“让我拦住温珞清?筱褀……难道你真的要孤身犯险,去伯爵塔杀那个伯爵?”鹤止云哑然,当他得知东筱褀的计划后,错愕的目光下,有些吃惊。
“拦住她,不仅仅是保她周全,更多的是为了还她替我挽回进入内院资格的这份人情,你仔细想想,她贵为王朝千金,身份如此显赫,何苦为了我这么一个被全东域针对的人,而恳求自己的父亲,去上书金皇保全我的性命之忧呢?
止云兄,我知道你的御剑术在东域王朝实属罕见,这一点,从平息沙城暴动一战就可以看得出来,我了解你也和我一样,是个性情中人,而且,我在内院当中能信任的人就只有你……”
谈话间,东筱褀的目光变的真挚,他的手掌份量落在鹤止云的肩膀上虽轻,但是这些话的重量却堪比千斤,得知了东筱褀的计划后,鹤止云微微低头,面色错综复杂,变得有些反常。
“筱褀,你不要用这种口气说好吗?你这样我只会觉得你不像是拜托我,更像是在说遗言。
既然你相信我想让我帮你拦住温珞清,也不是不行,但我也有一个要求。

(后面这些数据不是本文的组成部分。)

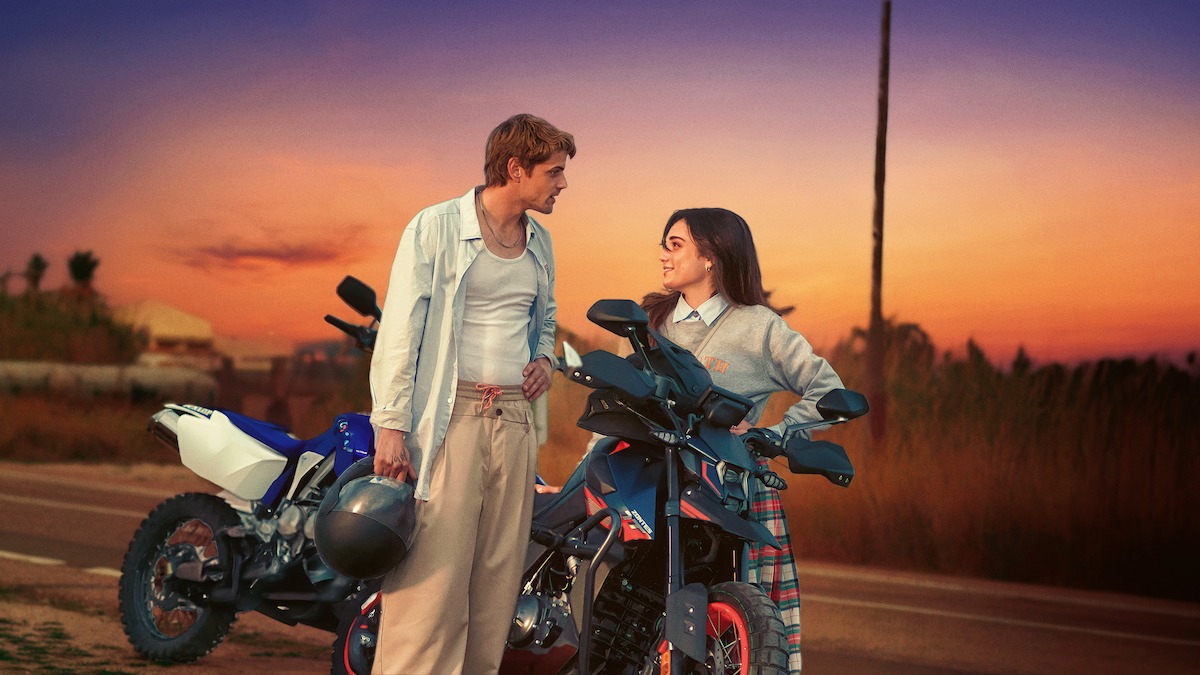 Alberto Olmo as Eros Douglas and Eléa Rochera as Reese Russell stand beside two motorbikes during sunset on the side of a road in an image from ‘Bad Influence.’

”
听到鹤止云也对自己提要求,东筱褀自然是没想到。
“什么要求?你尽管说出口,反正我们两个也是一辈子互相欠着。”他闭上眸子轻轻叹了口气,鹤止云见他这副模样,便知道他还沉浸在自知亏欠自己的状态,但显然,他的这种状态,并不是鹤止云希望看到的。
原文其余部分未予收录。